• _WORK TASK A_: Write out the part of the post about things to stop doing to yourself that begins at the words "30 things to" and stops after the words "yet to come.".

Sunday, June 16, 2013

page 28-We count our tears instead of our smiles

I would like to start by saying I have pretty worn out shoes. So I would suggest some clean socks for this brief journey today.

30 things to stop doing to yourself

6. Stop trying to hold onto the past. – You can’t start the next chapter of your life if you keep re-reading your last one.

7. Stop berating yourself for old mistakes. – We may love the wrong person and cry about the wrong things, but no matter how things go wrong, one thing is for sure, mistakes help us find the person and things that are right for us.  We all make mistakes, have struggles, and even regret things in our past.  But you are not your mistakes, you are not your struggles, and you are here NOW with the power to shape your day and your future.  Every single thing that has ever happened in your life is preparing you for a moment that is yet to come.

• _WORK TASK B_: Update the rows from the first one through the line containing "Which series has the lowest" by replacing "series" with "data set", keeping everything else the same. Return only those rows.

• _INFORMATION_:
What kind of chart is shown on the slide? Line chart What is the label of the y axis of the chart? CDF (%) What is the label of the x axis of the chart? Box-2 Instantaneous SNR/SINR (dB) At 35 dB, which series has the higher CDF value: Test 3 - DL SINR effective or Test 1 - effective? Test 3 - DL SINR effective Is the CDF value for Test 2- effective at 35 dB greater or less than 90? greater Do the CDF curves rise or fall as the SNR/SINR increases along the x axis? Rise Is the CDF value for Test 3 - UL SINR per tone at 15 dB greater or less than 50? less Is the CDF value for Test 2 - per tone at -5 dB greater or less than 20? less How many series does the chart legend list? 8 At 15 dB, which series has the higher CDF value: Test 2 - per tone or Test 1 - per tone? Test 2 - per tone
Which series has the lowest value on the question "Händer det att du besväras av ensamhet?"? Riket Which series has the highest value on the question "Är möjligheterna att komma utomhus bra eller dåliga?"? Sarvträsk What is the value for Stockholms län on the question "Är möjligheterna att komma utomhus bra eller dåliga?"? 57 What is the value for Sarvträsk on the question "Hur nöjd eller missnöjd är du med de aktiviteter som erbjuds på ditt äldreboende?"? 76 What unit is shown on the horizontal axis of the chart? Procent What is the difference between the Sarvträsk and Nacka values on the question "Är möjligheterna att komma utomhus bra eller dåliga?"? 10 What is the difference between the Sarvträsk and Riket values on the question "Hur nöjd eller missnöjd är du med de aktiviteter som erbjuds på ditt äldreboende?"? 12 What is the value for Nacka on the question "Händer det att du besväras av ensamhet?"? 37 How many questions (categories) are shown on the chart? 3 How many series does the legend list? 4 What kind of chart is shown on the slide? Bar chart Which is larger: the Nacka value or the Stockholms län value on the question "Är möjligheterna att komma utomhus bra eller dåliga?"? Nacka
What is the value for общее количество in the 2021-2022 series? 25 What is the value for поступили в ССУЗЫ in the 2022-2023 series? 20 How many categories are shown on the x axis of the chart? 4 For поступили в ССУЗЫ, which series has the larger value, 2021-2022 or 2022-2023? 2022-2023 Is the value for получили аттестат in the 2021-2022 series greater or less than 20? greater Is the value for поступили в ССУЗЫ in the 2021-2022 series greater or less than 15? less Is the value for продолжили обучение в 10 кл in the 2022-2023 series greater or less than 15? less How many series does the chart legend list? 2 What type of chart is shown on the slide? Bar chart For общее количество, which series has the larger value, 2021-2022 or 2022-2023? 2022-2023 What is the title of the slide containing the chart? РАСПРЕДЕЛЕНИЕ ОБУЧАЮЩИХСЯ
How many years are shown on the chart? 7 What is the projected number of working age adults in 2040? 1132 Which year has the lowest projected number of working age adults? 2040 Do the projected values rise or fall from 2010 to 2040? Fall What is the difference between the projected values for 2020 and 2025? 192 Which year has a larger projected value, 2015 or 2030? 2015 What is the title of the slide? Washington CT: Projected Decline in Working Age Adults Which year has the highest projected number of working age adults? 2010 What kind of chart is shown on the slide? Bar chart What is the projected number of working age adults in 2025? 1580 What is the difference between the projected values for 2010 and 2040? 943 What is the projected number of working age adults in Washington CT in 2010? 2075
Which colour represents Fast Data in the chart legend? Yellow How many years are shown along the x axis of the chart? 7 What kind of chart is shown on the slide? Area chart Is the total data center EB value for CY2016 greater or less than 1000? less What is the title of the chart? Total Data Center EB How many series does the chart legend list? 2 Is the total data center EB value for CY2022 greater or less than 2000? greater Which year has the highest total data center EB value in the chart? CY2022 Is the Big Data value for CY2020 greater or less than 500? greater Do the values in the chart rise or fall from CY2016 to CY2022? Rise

• _EXERCISE RESULT A_:
30 things to stop doing to yourself

6. Stop trying to hold onto the past. – You can’t start the next chapter of your life if you keep re-reading your last one.

7. Stop berating yourself for old mistakes. – We may love the wrong person and cry about the wrong things, but no matter how things go wrong, one thing is for sure, mistakes help us find the person and things that are right for us.  We all make mistakes, have struggles, and even regret things in our past.  But you are not your mistakes, you are not your struggles, and you are here NOW with the power to shape your day and your future.  Every single thing that has ever happened in your life is preparing you for a moment that is yet to come.

• _EXERCISE RESULT B_:
What kind of chart is shown on the slide? Line chart What is the label of the y axis of the chart? CDF (%) What is the label of the x axis of the chart? Box-2 Instantaneous SNR/SINR (dB) At 35 dB, which data set has the higher CDF value: Test 3 - DL SINR effective or Test 1 - effective? Test 3 - DL SINR effective Is the CDF value for Test 2- effective at 35 dB greater or less than 90? greater Do the CDF curves rise or fall as the SNR/SINR increases along the x axis? Rise Is the CDF value for Test 3 - UL SINR per tone at 15 dB greater or less than 50? less Is the CDF value for Test 2 - per tone at -5 dB greater or less than 20? less How many data set does the chart legend list? 8 At 15 dB, which data set has the higher CDF value: Test 2 - per tone or Test 1 - per tone? Test 2 - per tone
Which data set has the lowest value on the question "Händer det att du besväras av ensamhet?"? Riket Which data set has the highest value on the question "Är möjligheterna att komma utomhus bra eller dåliga?"? Sarvträsk What is the value for Stockholms län on the question "Är möjligheterna att komma utomhus bra eller dåliga?"? 57 What is the value for Sarvträsk on the question "Hur nöjd eller missnöjd är du med de aktiviteter som erbjuds på ditt äldreboende?"? 76 What unit is shown on the horizontal axis of the chart? Procent What is the difference between the Sarvträsk and Nacka values on the question "Är möjligheterna att komma utomhus bra eller dåliga?"? 10 What is the difference between the Sarvträsk and Riket values on the question "Hur nöjd eller missnöjd är du med de aktiviteter som erbjuds på ditt äldreboende?"? 12 What is the value for Nacka on the question "Händer det att du besväras av ensamhet?"? 37 How many questions (categories) are shown on the chart? 3 How many data set does the legend list? 4 What kind of chart is shown on the slide? Bar chart Which is larger: the Nacka value or the Stockholms län value on the question "Är möjligheterna att komma utomhus bra eller dåliga?"? Nacka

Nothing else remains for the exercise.